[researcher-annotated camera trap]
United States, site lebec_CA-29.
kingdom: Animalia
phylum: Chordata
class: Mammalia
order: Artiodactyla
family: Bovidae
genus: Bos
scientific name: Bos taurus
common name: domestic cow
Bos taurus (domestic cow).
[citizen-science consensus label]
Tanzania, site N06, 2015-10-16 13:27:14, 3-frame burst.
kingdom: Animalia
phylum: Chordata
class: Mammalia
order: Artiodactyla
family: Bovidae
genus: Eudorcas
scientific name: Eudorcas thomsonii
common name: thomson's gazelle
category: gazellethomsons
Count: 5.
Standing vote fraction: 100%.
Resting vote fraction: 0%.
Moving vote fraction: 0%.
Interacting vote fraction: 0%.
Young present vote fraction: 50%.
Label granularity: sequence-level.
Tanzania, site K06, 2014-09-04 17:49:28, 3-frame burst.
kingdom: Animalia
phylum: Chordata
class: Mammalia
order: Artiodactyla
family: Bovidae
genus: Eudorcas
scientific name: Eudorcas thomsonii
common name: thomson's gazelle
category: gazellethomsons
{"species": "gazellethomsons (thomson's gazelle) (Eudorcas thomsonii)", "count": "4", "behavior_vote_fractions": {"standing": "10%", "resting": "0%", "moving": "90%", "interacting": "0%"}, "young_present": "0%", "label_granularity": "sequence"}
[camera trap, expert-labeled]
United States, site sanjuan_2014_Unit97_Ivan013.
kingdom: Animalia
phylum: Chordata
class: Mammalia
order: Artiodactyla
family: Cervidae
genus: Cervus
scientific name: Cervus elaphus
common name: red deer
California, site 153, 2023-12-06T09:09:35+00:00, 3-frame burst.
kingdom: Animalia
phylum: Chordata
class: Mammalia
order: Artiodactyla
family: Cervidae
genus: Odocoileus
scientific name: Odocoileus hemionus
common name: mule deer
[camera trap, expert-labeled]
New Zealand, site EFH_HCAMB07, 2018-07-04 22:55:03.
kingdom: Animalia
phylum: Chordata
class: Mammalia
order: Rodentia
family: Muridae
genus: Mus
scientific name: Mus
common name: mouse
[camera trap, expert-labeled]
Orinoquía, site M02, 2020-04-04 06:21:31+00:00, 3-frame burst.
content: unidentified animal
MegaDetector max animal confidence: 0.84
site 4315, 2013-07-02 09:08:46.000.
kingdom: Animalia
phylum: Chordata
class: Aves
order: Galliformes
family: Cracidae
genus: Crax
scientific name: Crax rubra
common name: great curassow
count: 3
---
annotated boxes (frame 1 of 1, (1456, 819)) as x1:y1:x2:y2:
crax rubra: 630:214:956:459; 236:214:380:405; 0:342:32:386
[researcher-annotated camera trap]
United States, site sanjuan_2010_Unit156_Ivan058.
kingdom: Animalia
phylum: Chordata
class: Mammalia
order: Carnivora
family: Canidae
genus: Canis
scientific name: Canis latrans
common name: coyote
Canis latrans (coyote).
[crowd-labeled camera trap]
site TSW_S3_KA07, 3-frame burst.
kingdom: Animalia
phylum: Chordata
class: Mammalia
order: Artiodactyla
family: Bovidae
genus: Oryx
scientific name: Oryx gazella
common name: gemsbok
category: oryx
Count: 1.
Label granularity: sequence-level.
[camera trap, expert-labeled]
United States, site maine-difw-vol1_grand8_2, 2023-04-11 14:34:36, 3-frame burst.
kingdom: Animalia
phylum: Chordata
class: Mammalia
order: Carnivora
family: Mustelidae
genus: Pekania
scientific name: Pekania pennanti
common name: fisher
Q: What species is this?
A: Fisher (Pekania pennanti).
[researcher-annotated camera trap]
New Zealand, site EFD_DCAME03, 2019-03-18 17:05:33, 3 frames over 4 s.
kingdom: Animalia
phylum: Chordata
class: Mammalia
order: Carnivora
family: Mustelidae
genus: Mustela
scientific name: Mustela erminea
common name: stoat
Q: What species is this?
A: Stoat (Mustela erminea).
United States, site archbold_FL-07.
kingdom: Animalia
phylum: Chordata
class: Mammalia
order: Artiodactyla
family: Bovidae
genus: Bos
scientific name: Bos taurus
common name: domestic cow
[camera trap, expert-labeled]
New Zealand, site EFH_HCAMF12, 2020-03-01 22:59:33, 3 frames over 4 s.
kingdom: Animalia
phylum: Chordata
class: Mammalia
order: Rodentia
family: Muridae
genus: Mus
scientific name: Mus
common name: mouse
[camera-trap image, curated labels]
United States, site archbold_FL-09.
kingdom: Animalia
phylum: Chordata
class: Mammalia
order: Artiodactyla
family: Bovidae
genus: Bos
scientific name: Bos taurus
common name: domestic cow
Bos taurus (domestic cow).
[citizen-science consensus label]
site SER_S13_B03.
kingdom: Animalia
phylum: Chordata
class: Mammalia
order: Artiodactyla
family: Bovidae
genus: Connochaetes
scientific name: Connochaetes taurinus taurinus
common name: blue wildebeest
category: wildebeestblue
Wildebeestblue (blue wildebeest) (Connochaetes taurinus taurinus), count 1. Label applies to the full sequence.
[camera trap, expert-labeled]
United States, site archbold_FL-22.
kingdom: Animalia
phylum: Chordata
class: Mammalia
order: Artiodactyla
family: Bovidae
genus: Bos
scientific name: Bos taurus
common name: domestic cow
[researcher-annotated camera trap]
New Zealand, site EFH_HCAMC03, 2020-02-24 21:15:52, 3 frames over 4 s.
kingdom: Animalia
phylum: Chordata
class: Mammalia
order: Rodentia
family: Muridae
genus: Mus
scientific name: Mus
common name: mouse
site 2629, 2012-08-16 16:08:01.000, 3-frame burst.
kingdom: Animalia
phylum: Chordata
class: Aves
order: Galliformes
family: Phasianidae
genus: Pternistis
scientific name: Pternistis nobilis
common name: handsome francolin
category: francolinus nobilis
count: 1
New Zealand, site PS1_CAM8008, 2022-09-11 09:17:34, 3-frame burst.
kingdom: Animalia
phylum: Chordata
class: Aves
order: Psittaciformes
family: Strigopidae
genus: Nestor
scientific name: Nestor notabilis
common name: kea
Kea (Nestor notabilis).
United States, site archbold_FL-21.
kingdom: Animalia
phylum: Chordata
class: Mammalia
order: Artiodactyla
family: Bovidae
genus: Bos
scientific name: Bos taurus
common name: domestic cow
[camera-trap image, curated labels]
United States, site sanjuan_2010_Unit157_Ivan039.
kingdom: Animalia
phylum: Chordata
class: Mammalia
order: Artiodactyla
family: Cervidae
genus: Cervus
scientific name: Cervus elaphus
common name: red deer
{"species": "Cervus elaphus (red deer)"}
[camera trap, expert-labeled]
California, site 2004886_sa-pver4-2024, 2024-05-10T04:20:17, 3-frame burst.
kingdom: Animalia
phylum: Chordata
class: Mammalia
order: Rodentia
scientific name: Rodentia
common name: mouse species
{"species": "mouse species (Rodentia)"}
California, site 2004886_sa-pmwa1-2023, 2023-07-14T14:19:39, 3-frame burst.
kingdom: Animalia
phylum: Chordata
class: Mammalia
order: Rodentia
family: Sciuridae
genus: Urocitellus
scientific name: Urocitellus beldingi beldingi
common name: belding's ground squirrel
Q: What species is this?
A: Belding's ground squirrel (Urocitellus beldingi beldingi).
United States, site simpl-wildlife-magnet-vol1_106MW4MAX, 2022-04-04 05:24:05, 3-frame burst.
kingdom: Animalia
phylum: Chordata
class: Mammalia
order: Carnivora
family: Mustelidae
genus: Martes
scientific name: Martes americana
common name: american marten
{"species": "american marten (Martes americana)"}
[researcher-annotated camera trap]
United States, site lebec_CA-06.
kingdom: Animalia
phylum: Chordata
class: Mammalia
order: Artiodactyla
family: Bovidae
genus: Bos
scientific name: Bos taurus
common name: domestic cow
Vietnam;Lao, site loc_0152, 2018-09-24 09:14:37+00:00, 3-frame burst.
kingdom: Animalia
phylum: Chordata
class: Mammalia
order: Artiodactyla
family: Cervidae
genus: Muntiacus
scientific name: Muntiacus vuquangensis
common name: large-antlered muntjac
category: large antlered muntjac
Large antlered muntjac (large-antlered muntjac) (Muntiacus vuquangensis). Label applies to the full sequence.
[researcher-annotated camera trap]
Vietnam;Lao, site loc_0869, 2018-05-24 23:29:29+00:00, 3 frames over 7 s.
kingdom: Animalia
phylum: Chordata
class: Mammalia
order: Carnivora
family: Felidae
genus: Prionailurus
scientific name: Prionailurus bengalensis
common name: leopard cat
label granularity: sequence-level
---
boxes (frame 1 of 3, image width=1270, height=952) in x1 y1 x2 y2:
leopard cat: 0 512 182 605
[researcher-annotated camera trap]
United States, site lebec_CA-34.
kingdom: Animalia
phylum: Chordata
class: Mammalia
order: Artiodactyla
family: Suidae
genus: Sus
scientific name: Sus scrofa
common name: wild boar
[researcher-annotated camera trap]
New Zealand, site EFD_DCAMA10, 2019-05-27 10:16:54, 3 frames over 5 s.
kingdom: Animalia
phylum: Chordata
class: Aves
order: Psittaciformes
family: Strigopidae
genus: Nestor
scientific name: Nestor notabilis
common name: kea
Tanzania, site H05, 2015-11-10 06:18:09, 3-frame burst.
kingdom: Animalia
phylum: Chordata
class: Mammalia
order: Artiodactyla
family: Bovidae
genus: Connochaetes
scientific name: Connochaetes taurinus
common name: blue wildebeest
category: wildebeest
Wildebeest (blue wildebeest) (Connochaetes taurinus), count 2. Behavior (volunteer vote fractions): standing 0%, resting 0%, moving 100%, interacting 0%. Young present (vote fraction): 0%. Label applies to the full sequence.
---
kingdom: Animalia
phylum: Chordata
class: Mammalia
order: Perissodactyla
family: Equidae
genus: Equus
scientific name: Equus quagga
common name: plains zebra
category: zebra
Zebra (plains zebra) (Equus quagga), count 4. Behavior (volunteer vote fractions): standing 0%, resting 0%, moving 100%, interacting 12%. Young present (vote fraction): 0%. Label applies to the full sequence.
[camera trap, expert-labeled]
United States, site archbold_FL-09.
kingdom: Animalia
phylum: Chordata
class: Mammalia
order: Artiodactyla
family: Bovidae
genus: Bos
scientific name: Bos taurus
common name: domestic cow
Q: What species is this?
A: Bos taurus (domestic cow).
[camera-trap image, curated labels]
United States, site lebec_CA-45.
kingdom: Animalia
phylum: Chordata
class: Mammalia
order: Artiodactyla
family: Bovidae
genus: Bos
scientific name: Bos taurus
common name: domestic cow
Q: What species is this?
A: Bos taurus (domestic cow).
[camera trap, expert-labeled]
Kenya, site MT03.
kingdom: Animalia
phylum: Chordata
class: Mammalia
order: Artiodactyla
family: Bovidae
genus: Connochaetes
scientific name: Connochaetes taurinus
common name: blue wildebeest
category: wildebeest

===

Scan the data, and report each line that uses the word "Vietnam".

**Result for this exercise:**
Vietnam;Lao, site loc_0152, 2018-09-24 09:14:37+00:00, 3-frame burst.
Vietnam;Lao, site loc_0869, 2018-05-24 23:29:29+00:00, 3 frames over 7 s.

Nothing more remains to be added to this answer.